Hi Simon, regarding resources I’d recommend Kruschke’s Doing Bayesian Data Analysis (“the puppy book”). Regarding your question, the thing to keep in mind is that the posterior predictive samples are effectively new data that “could” have been observed, given the model structure and posterior parameter distributions inferred by sampling. E.g. in a simple bayesian linear regression model y = b.x + a + epsilon, where epsilon represents stochastic noise samples (e.g. modelled by normal distribution) the posterior predictive distribution on y would account for a, b, and epsilon.

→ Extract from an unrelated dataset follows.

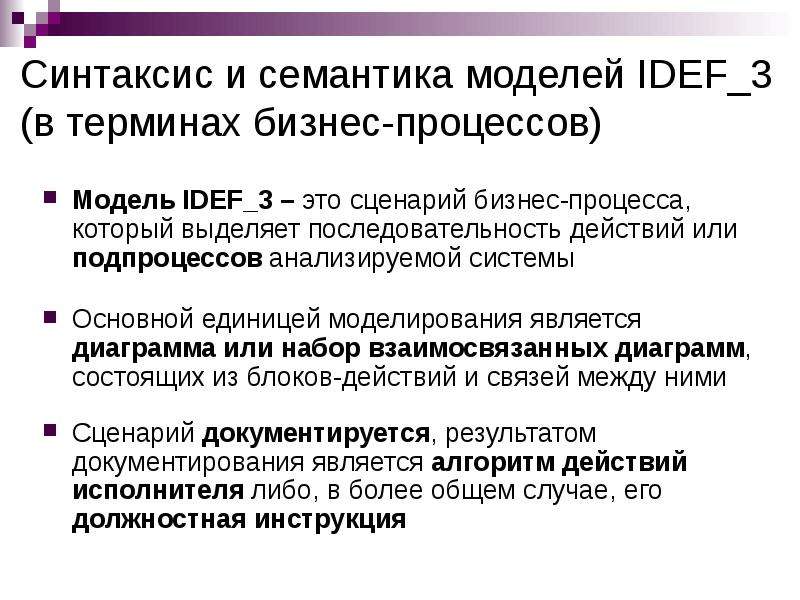 Выделяют порядки. Синтаксис и семантика моделей idef3. 3. Семантическое моделирование. Модельный логики, синтаксис и семантика модельной логики. Семантика в ИКТ.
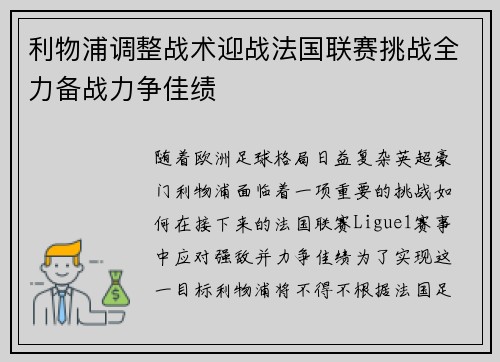 利物浦调整战术迎战法国联赛挑战全力备战力争佳绩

If your posterior predictive y samples don’t resemble your original data in terms of general scaling, variability etc this could be a symptom of your model definition not quite being as intended. Bear in mind also that if you are extrapolating i.e. generating samples outside the domain of the original data (e.g. for a vastly different set of x, i.e. per above regression model), or which explore parts of the domain not well covered by original data, then this could also explain increase variance / oddities (think of how the y given x in y=bx+a varies if x is large and the posterior in b is quite wide, i.e. uncertain gradient).

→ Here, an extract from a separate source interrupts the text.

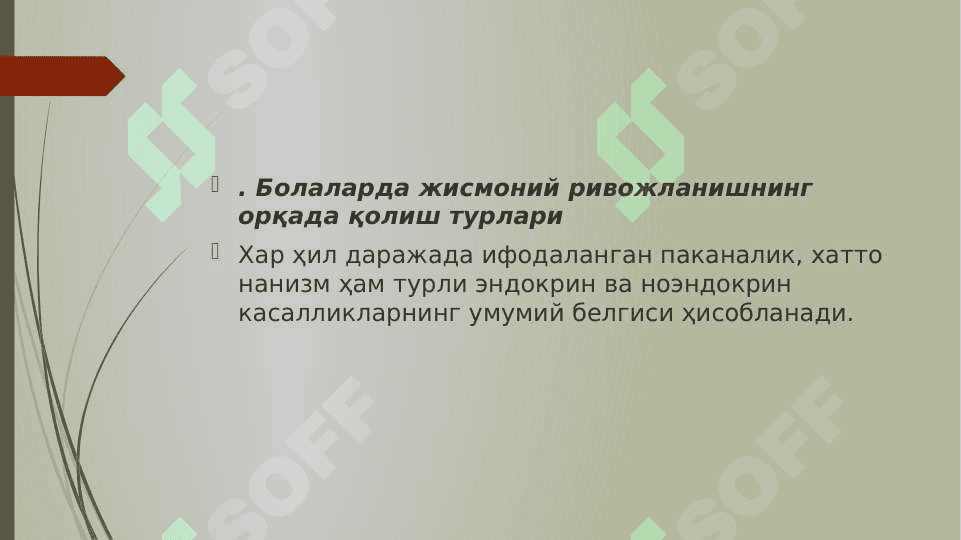O'g'il va qiz bolalarda jinsiy yetishmovchilik 3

Hope this helps! And do check out the book (I have a hardcopy, since it is a great read from cover to cover)
Hi. Thank you for the reply. I’ve read the puppy book, but I don’t recall a detailed discussion on how to interpret posterior predictive uncertainty (if I missed that, in which chapter can I find it?). I’m aware about how the marginalization process of the posterior predictive distribution works, but I was hoping to find some resources that discuss in more mathematical and/or methodological detail the implications of extreme uncertainty, or lack thereof, from the posterior predictive distribution respect to the original data (seems a bit more intuitive when extrapolating, though a discussion on uncertainty from predictions on unobserved data may be quite useful as well).